What happens when you extend that out to detectives, prison guards, security screeners and private security?
Baltimore is first in the nation among large metropolitan areas, with 140.23 guard workers for every 10,000 residents. That’s more than Las Vegas, which has a considerable security presence with its many casinos, and Washington D.C., the heavily protected nation’s capital. Large metro areas, defined as having more than 1 million people, average 95.2 guards per 10,000 people.
Baltimore drops to fifth in the ratio of guards to teachers, at 1.15. The average in large metros is 0.88.
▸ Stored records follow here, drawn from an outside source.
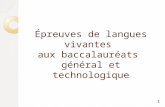 Épreuves de langues vivantes aux baccalauréats général et technologique 1.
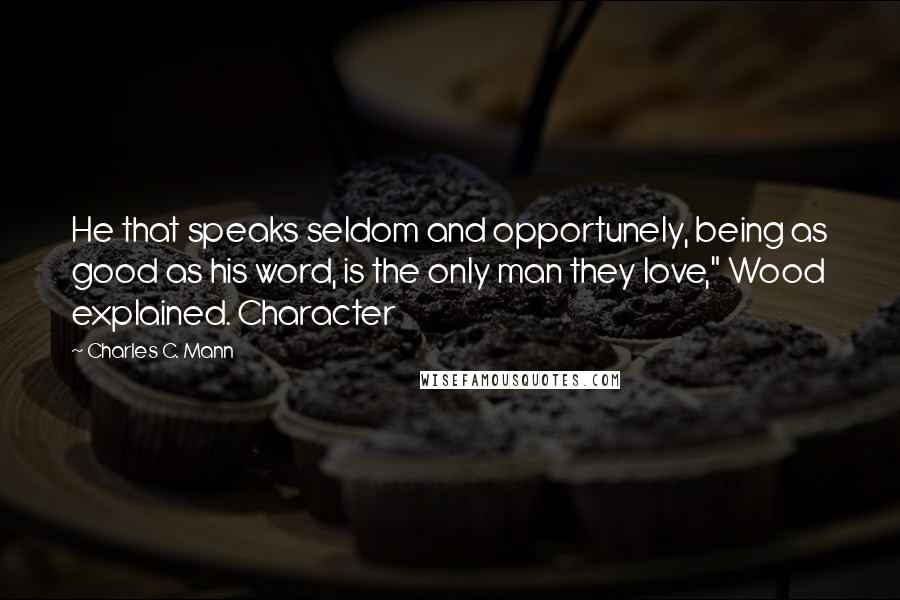 Charles C. Mann Quotes: He that speaks seldom and opportunely, being as good as his word, is the only man they love," Wood explained. Character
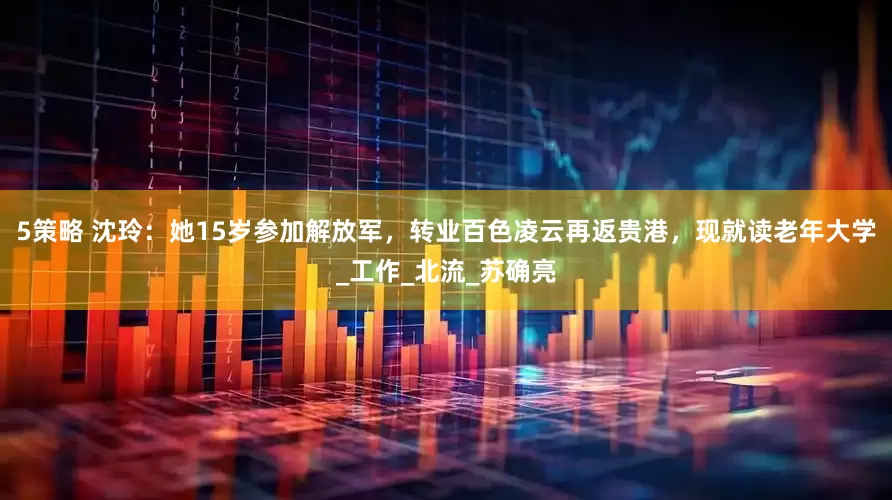 5策略 沈玲：她15岁参加解放军，转业百色凌云再返贵港，现就读老年大学_工作_北流_苏确亮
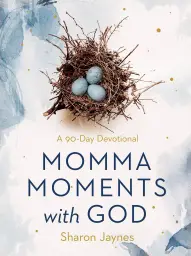 Momma Moments with God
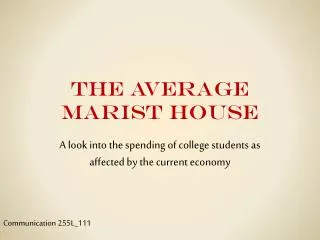 The Average Marist House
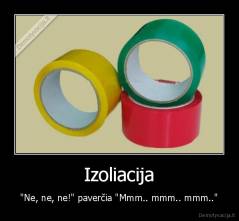 Izoliacija - "Ne, ne, ne!" paverčia "Mmm.. mmm.. mmm.."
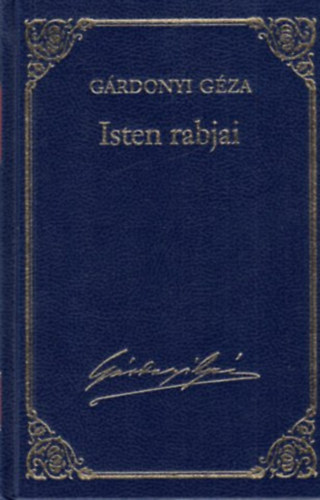 Grdonyi Gza - Isten rabjai - Grdonyi Gza mvei 2.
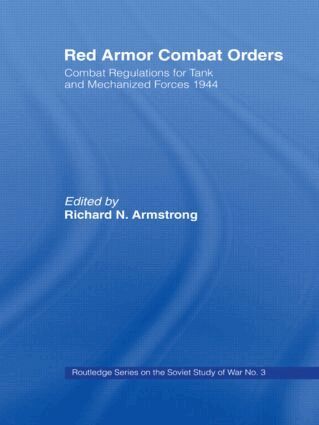 Richard N. Armstrong - Red Armour Combat Orders, Inbunden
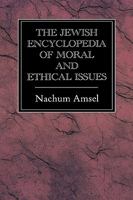 The Jewish Encyclopedia of Moral and Ethical Issues 1568217617 Book Cover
These figures come from a new analysis conducted by Richard Florida, an urban studies professor at the University of Toronto and editor at large with CityLab, along with the economic data firm Emsi.
Their findings show that metropolitan areas have the highest concentration of guard labor, and those areas have seen the fastest increases in recent years.
But as Florida concludes in his piece for CityLab, the presence of more security does not serve as a deterrent for violent shootings. And that’s especially relevant to the conversation about beefing up security and training teachers to use guns in the wake of the Parkland, Florida school shooting, he says.
“The money we waste on guards—or training school staff to be guards—could be much better spent improving our schools, developing our young people, and enacting and enforcing laws that are proven to prevent violence in the first place.”